The name “Children of the Atom” is also often used in connection with the X-Men.

But Children Of The Atom is the 1953 science fiction novel by Wilmar H. Shiras (originally published by Gnome Press), which has been credited ? though never officially confirmed ? with providing the inspiration for Stan Lee and Jack Kirby’s world-famous comic book creation, The Uncanny X-Men.

Wilmar House Shiras was born in 1908 in Boston, Massachusetts, where she spent her formative years before moving west to attend the University of California at Berkeley. After completing four years of graduate studies in history, she settled in the neighboring city of Oakland with her husband Russell, where they proceeded to raise five children. It was for her family’s entertainment that Shiras first began to create stories.

In 1948, at the insistence of her small but loyal audience, she submitted the story “In Hiding” to editor John W. Campbell, Jr’s groundbreaking magazine Astounding Science Fiction, which published it in that year’s November issue. “In Hiding” proved to be one of those rare works with which readers felt a deep identification, and over the next two years Shiras built on her success with the sequels “Opening Doors” and “New Foundations” (both also published in Astounding Science Fiction).

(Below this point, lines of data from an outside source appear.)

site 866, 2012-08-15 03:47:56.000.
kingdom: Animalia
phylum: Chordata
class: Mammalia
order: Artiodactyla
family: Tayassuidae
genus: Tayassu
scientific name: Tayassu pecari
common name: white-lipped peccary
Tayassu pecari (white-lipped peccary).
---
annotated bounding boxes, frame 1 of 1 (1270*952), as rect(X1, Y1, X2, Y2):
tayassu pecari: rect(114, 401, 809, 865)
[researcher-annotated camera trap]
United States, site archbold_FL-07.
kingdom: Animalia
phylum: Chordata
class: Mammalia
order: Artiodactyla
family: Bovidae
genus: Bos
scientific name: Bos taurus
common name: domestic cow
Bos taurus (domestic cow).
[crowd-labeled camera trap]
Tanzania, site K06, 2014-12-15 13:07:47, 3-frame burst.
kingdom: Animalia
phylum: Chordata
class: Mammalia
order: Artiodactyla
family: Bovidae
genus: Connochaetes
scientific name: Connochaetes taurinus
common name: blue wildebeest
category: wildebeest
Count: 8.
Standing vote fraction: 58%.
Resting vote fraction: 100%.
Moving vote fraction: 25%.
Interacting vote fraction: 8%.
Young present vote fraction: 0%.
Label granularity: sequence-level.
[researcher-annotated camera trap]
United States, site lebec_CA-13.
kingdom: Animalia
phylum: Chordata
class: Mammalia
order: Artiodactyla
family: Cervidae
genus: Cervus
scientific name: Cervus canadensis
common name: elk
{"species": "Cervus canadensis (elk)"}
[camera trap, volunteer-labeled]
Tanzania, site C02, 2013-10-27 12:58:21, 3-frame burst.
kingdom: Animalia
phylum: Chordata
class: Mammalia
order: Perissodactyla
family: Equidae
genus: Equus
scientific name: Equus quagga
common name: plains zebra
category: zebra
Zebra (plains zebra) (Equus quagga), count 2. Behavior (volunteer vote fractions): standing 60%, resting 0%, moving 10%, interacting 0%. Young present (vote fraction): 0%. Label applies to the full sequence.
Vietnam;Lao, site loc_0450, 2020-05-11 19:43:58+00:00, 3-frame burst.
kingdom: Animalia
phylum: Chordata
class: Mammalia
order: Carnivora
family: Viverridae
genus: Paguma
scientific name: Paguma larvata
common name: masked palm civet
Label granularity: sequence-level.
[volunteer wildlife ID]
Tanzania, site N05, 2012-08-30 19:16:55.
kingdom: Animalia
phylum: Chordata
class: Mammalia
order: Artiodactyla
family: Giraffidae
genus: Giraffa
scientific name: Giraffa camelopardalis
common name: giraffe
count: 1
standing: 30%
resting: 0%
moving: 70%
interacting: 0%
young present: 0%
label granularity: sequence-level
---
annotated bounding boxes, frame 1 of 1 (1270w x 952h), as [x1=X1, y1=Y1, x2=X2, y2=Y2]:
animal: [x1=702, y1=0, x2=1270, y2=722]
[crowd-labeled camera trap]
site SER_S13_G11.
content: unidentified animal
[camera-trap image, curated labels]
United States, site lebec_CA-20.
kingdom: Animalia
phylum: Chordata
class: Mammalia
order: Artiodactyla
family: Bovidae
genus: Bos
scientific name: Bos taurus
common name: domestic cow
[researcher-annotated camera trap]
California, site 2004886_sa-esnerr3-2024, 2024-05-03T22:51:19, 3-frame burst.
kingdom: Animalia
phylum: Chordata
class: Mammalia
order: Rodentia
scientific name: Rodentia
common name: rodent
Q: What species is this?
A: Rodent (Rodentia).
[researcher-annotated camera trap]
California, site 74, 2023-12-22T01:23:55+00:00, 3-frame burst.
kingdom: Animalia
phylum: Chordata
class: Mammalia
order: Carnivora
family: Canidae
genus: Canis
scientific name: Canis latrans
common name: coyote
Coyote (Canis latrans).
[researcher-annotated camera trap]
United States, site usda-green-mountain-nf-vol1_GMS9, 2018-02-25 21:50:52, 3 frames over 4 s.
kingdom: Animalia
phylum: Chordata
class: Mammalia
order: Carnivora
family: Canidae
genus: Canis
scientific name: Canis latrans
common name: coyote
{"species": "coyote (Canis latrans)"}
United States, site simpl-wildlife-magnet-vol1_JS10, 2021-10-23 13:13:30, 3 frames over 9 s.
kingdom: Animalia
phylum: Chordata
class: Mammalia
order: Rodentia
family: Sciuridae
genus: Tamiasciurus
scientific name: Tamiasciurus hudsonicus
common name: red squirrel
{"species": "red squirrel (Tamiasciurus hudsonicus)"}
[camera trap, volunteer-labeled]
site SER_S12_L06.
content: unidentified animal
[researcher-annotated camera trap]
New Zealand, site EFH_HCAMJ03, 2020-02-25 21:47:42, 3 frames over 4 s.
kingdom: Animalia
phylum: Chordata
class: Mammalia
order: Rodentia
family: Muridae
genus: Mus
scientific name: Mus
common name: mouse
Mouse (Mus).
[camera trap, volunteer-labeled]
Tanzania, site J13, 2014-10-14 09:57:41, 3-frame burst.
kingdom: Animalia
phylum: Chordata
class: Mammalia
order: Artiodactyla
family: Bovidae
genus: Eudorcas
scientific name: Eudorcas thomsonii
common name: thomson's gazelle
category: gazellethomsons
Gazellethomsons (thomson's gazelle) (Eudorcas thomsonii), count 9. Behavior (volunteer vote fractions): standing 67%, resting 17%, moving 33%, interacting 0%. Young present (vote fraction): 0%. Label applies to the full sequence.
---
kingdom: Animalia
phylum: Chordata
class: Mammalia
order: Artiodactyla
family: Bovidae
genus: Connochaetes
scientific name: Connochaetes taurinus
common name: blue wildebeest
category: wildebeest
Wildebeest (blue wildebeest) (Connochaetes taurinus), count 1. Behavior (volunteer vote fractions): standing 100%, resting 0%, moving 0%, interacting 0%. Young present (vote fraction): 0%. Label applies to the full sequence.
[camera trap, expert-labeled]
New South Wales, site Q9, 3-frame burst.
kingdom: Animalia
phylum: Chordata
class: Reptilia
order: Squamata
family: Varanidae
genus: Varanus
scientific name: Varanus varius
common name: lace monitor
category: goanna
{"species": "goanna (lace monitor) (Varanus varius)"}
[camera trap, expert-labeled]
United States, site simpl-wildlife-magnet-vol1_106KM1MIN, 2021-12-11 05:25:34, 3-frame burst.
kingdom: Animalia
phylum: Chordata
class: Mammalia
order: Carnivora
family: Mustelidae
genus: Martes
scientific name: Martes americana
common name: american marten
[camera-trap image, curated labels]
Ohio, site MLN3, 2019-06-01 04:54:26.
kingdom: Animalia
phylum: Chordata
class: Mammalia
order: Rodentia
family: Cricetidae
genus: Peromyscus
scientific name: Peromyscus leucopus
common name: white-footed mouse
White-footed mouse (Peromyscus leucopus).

Those three pieces became the first three chapters of Children of the Atom, published by Gnome Press in 1953. Over the decades that followed, this eloquent portrait of gifted children confronting a hostile world proved itself to be an enduring classic. And although it was to be the only book that Shiras would publish in the genre, Children of the Atom has earned its author an honored place among science fiction’s pantheon of creators — in 2002, the Science Fiction Book Club named it one of the Most Significant Science Fiction & Fantasy Books of the Last 50 Years. Shiras passed away in 1990.

In the novel, much of which was originally published in serial form in Astounding Science Fiction magazine, hidden throughout a future America of 1972 are a group of incredibly gifted children ? all approximately the same age, all preternaturally intelligent, and all hiding their incredible abilities from a world they know will not understand them.

These children were born to workers caught in an explosion at an atomic weapons facility, and orphaned just a few months after birth when their parents succumbed to delayed effects from the blast.

Like the characters in the better-known X-Men series, these children are mutants, brought together to explore their unique abilities and study in secret at an exclusive school for gifted children, lest they be hated and feared by a world that would not understand them.

3 thoughts on “Children of the Atom

  1. My Grandma. Man could she read a lot of books! The local library had a fire way back when and, as I understand it, she practically restocked their entire fiction section by donating most of her personal collection. It didn’t take long for her to rebuild her own collection again.

  2. Well, since I’m just catching up, I wasn’t planning on commenting, but I just gotta say HOW COOL!